[Opening Material for the task section]
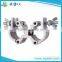 Sgaier cheap price lighting clamps 31-62mm/82kg tube single clamps for truss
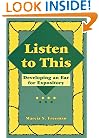 Listen to This: Developing an Ear for Expository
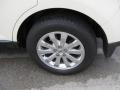 2008 Ford Edge Limited AWD Wheel and Tire Photo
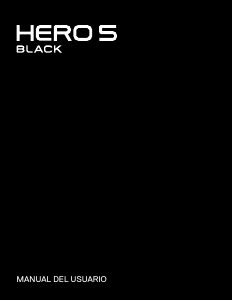 Manual de uso GoPro HERO5 Action cam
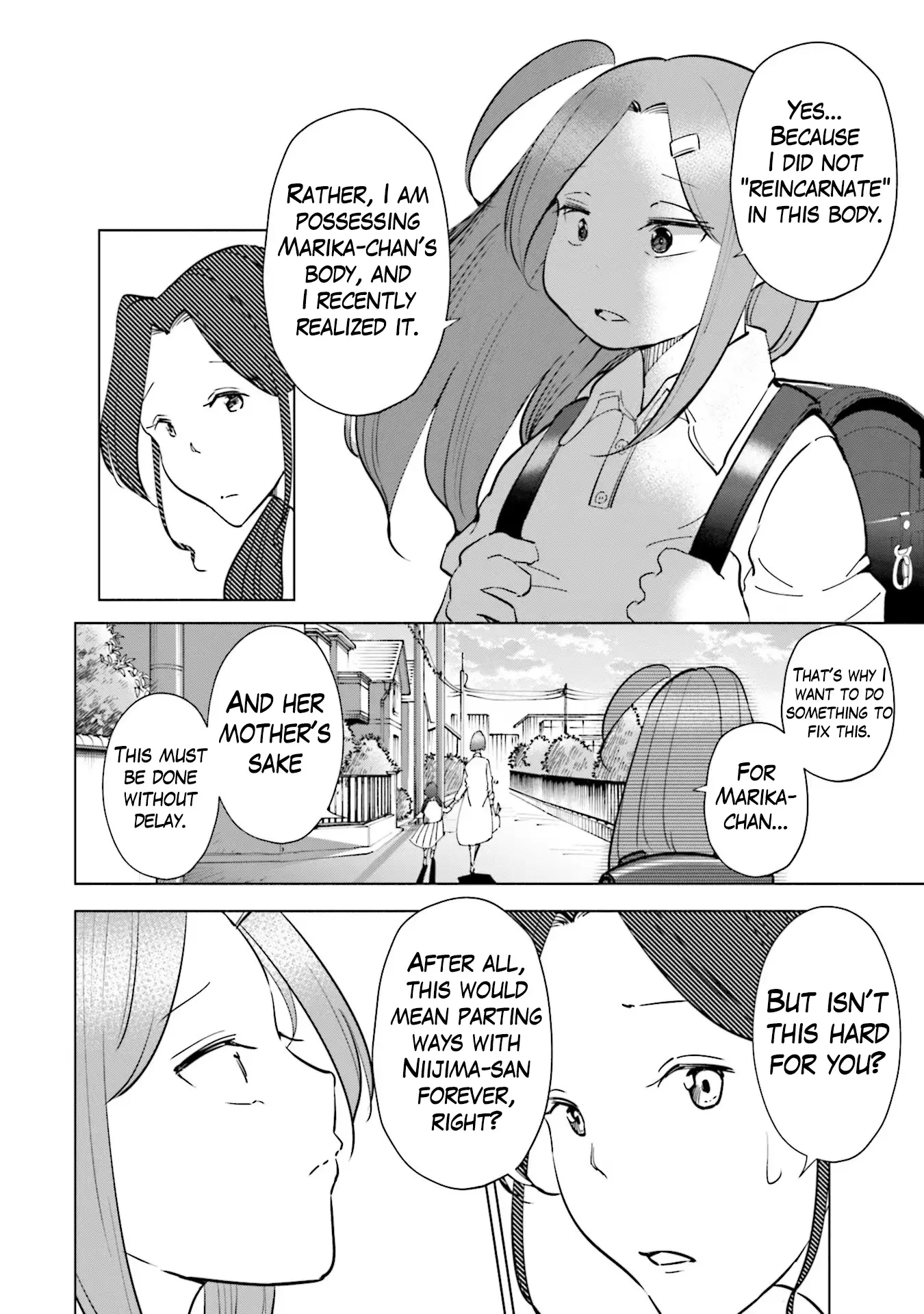 If My Wife Became An Elementary School Student - 99 page 11-ec599106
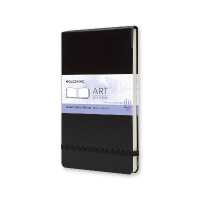 Moleskine Large Watercolour Album Black (Moleskine Classic)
[Closing Material for the task section]
> _Work task_: Reproduce each of the rows above word for word, leaving out the pictures.

> _Solution below_:
 Sgaier cheap price lighting clamps 31-62mm/82kg tube single clamps for truss
 Listen to This: Developing an Ear for Expository
 2008 Ford Edge Limited AWD Wheel and Tire Photo
 Manual de uso GoPro HERO5 Action cam
 If My Wife Became An Elementary School Student - 99 page 11-ec599106
 Moleskine Large Watercolour Album Black (Moleskine Classic)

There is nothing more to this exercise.